Six Launches of Starlink Satellites to Reach Initial Activation

Elon Musk tweeted that only six launches of Starlink Satellites will be needed to reach initial activation of a 360 satellite constellation. 720 satellites from 12 launches will provide significant coverage of the US, Europe, Japan and China. 360 satellites would only provide minor global coverage.

Each batch of 60 satellites will be able to deliver 1 terabit of bandwidth to Earth.

The satellite launch was delayed from yesterday. SpaceX will try to launch late today.

This launch will have production design Starlink.

These satellites are critical to SpaceX reaching significant revenue. The global space industry has over $350 billion per year of revenue but the commercial launch business is only about $4 billion per year. SpaceX already has 60% of commercial launch.

SpaceX has to create a new vertically integrated service in space. Direct TV and the global satellite television business makes $100 billion per year in revenue. However, SpaceX will not compete enter a mature and declining business. SpaceX will provide low latency trading for financial companies.

SOURCES – Elon Musk twitter, SpaceX
Written By Brian Wang,

12 thoughts on “Six Launches of Starlink Satellites to Reach Initial Activation”

  1. Who will pay the first mover costs and pay to manufacture the components of the most efficient Mars DRM ever and hire SpaceX or BO to deliver them?

    I don’t think think the VC community would do it, low ROI.
    A few big billionaires might get together and chip in as a weekend vanity project, long shot.
    It’s likely to be some combination of national space agencies or nothing.

    I remain hopeful, but still cant see a driver that will make this happen.

  2. Exactly. Mount the pizza-box Starlink antenna, modem, some solar panels and a battery on a cell tower – provide decent broadband to a whole village.

  3. Consider Starlink as an alternative to running land lines or microwave relays between cell towers in a poor country. The receiver could be quite expensive and still be the option of choice for feeding cell towers.

  4. No formal plans now but all Elon Musk is doing points towards building the most important parts of eventual space settlement plans.

    He seems not to want to pay it all himself. Someone has to show some nerve and act upon the new abilities Musk’s companies are bringing.

    Which I think is fair. Making the rockets that could take us there is more than enough for any single person or company to do.

  5. Boats, airplanes, self driving trucks and cars. A lot of opportunities for off-the-grid Internet.

    The third world sounds nice, but are they really targeting some peasants in a poor country? or rather the gaps created by 4G and 5G’s preference for dense cities?

    I also think he’s planning to offer Starlink besides other of his companies’ products, for example, giving it to Tesla owners for a discount or even free for a while.
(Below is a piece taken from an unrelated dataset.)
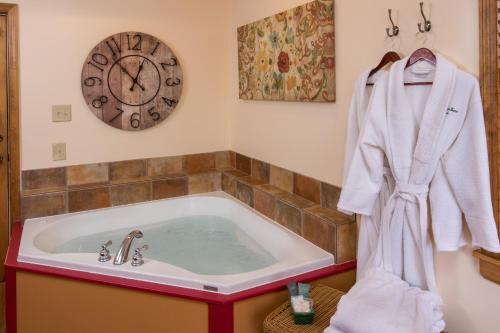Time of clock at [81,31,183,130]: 12:53
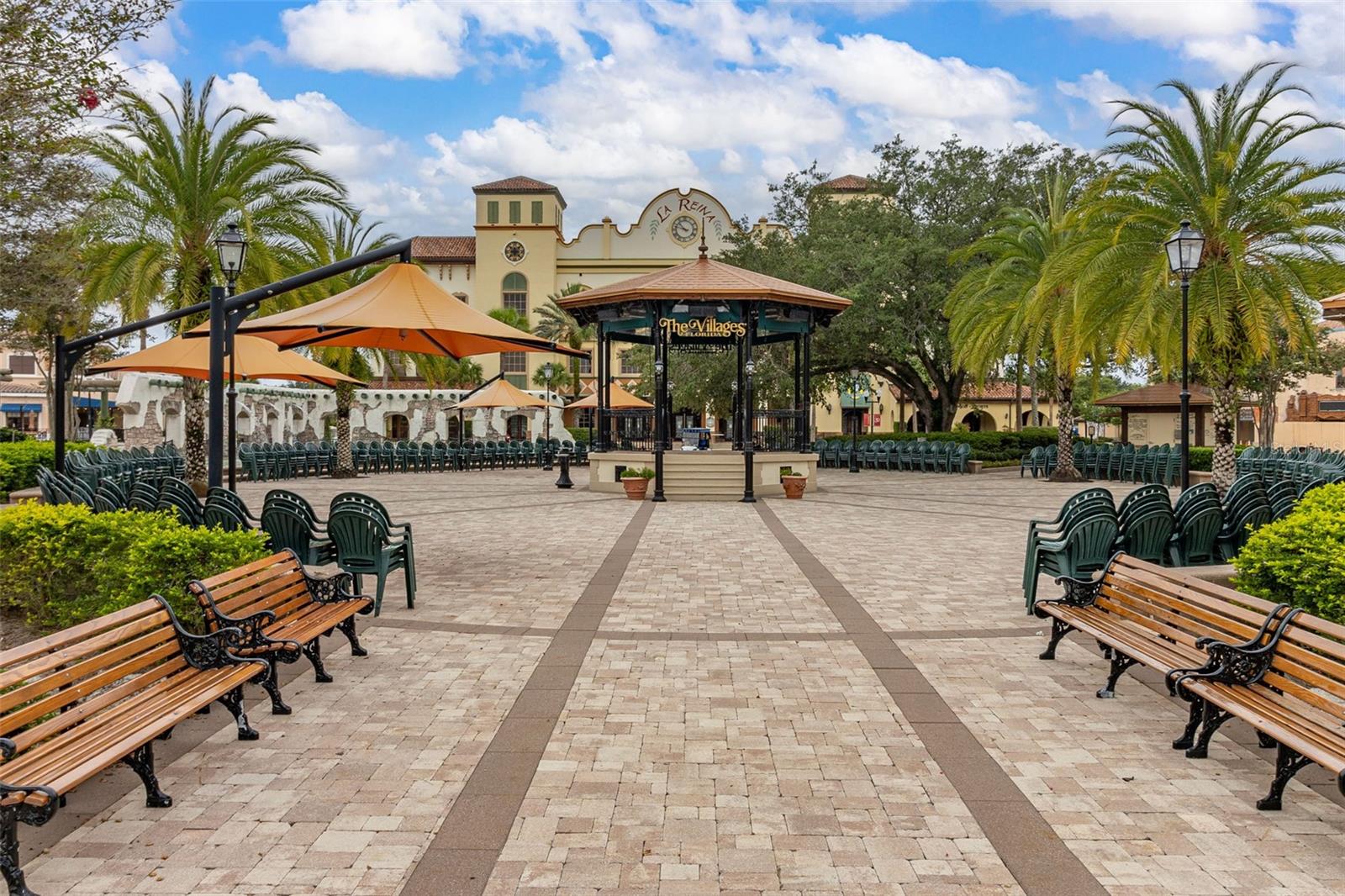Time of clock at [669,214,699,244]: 10:47
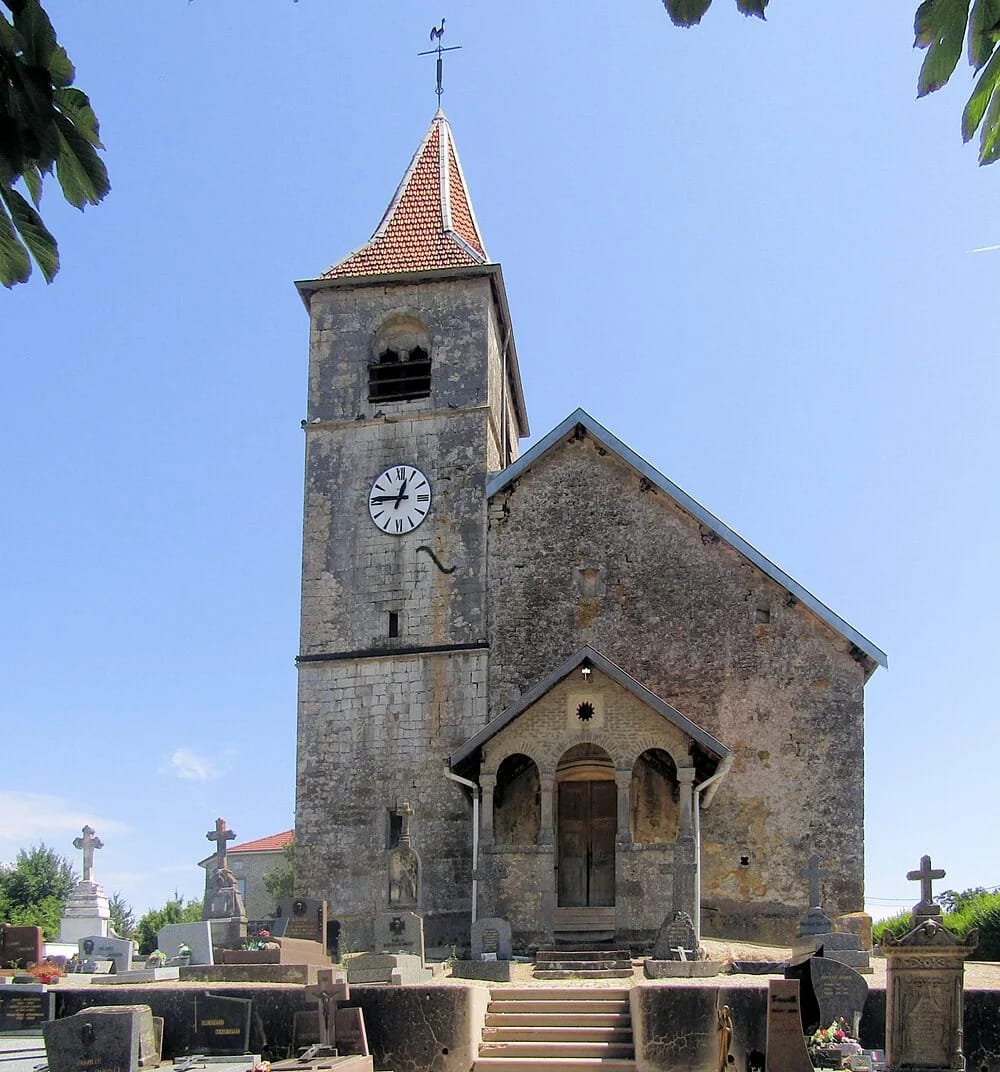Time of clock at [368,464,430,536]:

SDCs benefit a lot from actual universally available Internet coverage.

  6. Heck, a co-worker of mine is a few hundred feet from the end of a cable run out in the country, and right next to a small subdivision that lacks broadband. And he can’t get them to run cable into the sub! With 20-30 potential customers.

    They’re really reluctant to install that last mile these days.

  7. Interesting deployment plan: spin the tower and sling the satellites out vs traditional push via springs.

  8. They have no current space settlement plans, they do have space settlement related transportation plans-big difference. For a small fee, you can hire them to transport your settlement equipment and your colonists to anywhere in the solar system.

    High tech companies dont attract billions of VC dollars in order to engage in a race to the bottom. The already well supplied end of the market is always the primary target.

  9. Most customers in the US are never going to get fiber to the home. Most ISPs are trying to pitch 5G wireless for broadband, which is likely not going to work super well.

  10. I thought that there are tons of low coverage areas in the developing world, in rural areas and also for transport over the oceans which create a lot of potential. Moon orbit tourism starting at 50 M a person should probably be his next target, the first for the starship.

  11. I don’t think that their goal is to directly compete with people who have fiber in their homes.

    It is their goal to compete and win for rural access, air access, ocean access, etc.

  12. I still wonder about the installation cost & requirements, actual bandwidth per customer, pricing and end user model.

    I know that if this is only for Wall Street fat cats and a backbone for Telcos, I’d be far less excited about the technical miracles they are developing.

    But I’ll still cheer up if they get the bucks for proceeding with their space launchers and settlement plans.